The actual straw that broke the camel's back, so to speak, came with news, last Tuesday, November 10, that the Major-general James Kazini had passed on and in the most bizarre of circumstances. Surely, if he'd been asked which way he preferred to leave this world, the former army commander would not have chosen an iron bar as the instrument to do it. But, on the day, a woman in the police net, declaring herself to be Kazini's girlfriend, admitted without remorse that she had hit him on the head with an iron bar, killing him almost instantly.
Under police custody, the suspect has continued to make statements in the public domain, giving grisly details of what had actually transpired.
So far, the Ugandan police are saying very little either about their ongoing investigations or the confessional statement said to have been made by the killer-woman. "Ongoing interrogations" being carried out on the woman also includes tests to ascertain her sanity at a mental health facility, before she's formally charged in court.
As the chief of the U.P.D.P., the fallen soldier was dismissed by Mr.

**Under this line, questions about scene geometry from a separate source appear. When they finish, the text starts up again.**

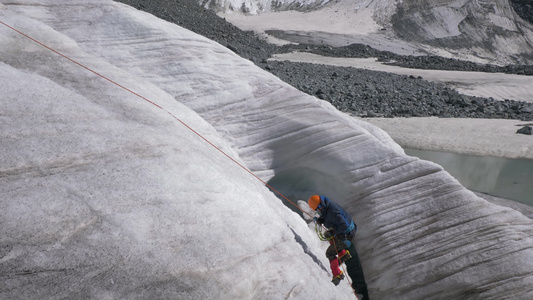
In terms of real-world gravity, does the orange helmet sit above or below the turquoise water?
above

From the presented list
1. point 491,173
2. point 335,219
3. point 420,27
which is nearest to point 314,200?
point 335,219

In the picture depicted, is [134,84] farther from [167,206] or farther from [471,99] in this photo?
[471,99]

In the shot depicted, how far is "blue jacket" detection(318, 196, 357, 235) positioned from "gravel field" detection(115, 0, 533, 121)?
1307cm

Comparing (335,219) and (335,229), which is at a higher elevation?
(335,219)

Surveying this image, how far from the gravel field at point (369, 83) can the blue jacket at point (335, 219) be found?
1307cm

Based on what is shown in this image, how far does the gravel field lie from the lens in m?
19.6

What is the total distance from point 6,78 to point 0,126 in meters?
0.98

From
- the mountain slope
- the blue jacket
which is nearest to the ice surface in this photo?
the blue jacket

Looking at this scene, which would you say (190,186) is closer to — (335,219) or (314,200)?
(314,200)

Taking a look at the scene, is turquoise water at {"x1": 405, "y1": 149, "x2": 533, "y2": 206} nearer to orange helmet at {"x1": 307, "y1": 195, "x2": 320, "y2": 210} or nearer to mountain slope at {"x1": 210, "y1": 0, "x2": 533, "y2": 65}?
orange helmet at {"x1": 307, "y1": 195, "x2": 320, "y2": 210}

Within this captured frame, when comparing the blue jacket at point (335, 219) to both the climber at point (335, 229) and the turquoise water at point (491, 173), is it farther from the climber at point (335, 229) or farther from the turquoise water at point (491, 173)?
the turquoise water at point (491, 173)

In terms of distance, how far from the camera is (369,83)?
22703 millimetres

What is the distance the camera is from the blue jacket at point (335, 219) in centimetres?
607

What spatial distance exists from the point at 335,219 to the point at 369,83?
58.1 feet
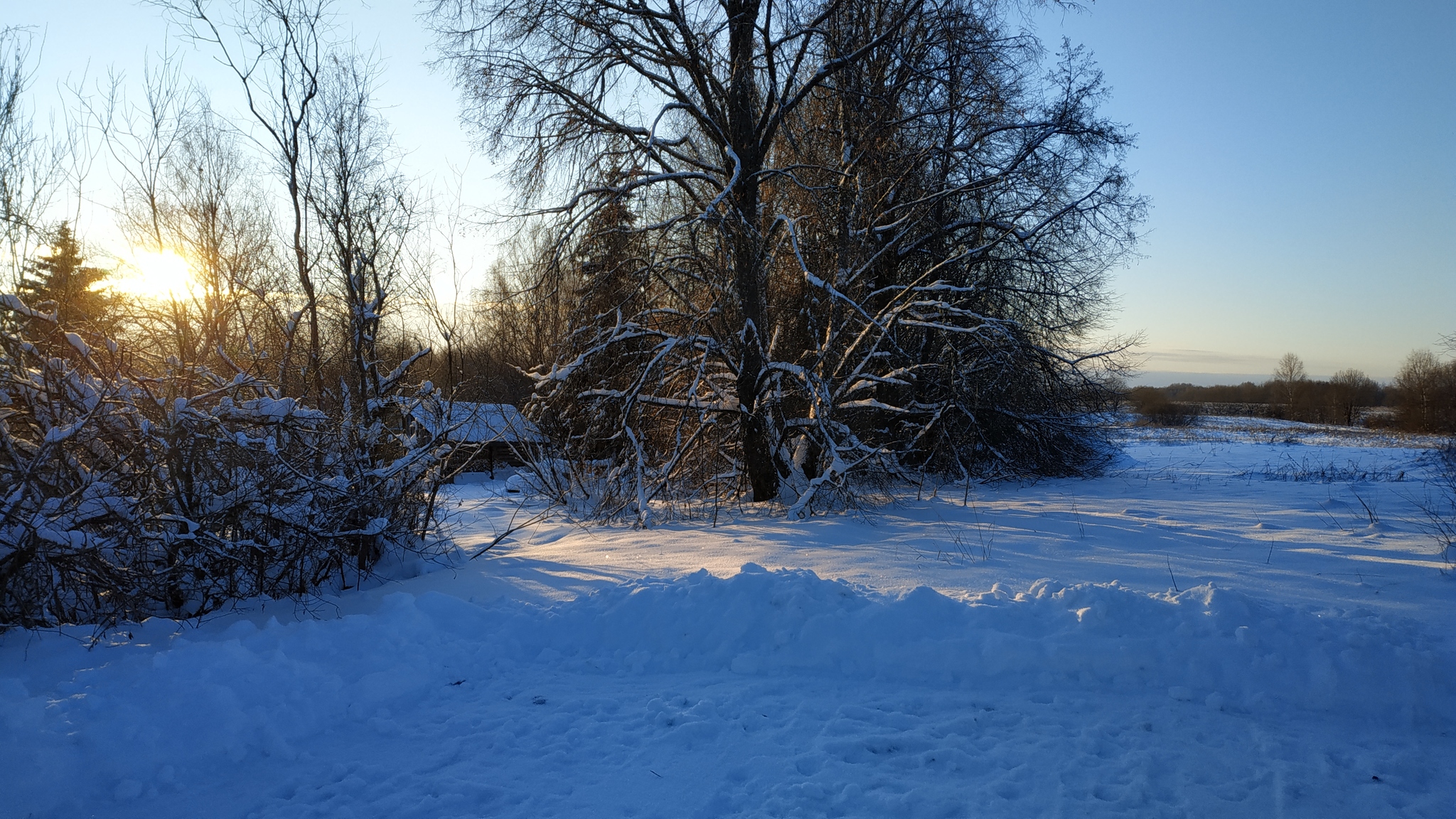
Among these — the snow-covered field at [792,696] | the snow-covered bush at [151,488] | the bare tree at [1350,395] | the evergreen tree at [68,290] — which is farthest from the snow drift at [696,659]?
the bare tree at [1350,395]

Museveni exactly six years ago, following accusations by the U.N. that he plundered resources in the D.R.C., while he was in command of Ugandan troops carrying out an operation there.
At the time in question, Museveni's Rwandan allies had been the first to accuse Kazini of "corruption," "exploitation" and "terrorism." They said his activities in eastern Congo had made the Ugandan army no better than the Hutu enemies and other "renegade forces" they'd been sent to flush out.
Describing him as "a simple rascal," his opposite number in the R.P.A., or Rwandan Patriotic Army, accused Kazini of "doing no other business than pillaging, looting and mining resources" in eastern Congo.
Major-general James Kazini is largely given credit for master-minding the crushing and bringing about the complete military defeat of the Allied Democratic Forces, or the A.D.F. rebels, who were operating and causing great chaos and mayhem in western Uganda's Kassesse District.
Only last year, the former chief of the Ugandan army was found guilty of causing the government of Uganda a huge financial loss by setting up an inflated pay-roll of what is commonly known in many government-run organisations across Africa as "ghost workers." In Major-general Kazini's case, he had created a (fictitious) list of "ghost soldiers" and was punished for it.
Before his self-professed lover sent him to the great beyond, the ex-army chief was facing a potentially treasonous charge of subversion. He had disobeyed a presidential order not to transport large numbers of troops, when he was the head of the U.P.D.F. But, for a last-minute order by Uganda's Constitutional Court, Kazini would surely have been convicted and sentenced on that charge by the military court-martial that tried him.
But, General Kazini is dead, leaving Uganda, including those who despised and respected him, to wonder how a man who achieved so much success for his country and his troops on the battlefield could eventually lose to a singular stroke of an iron bar. He was a man described by one of his former colleagues in the U.P.D.F. as "having at times plunged into the thick of battle to make his point."
According to another former soldier-colleague of the fallen general, "not one bullet struck him throughout all those dangerous and testy moments of his illustrious military career."
That says it all. Many will wonder whether it was not Kazini's fate to have passed on the way he did: the great commander and leader of thousands, who escaped or prevailed over hideous odds in battle, only to be cut down, not just by a stone slung by a David against a Goliath, but, by a single blow dealt out to him by a "mere woman," even if an aggrieved one, who felt that she had a score of the heart to settle by taking the life of her own lover.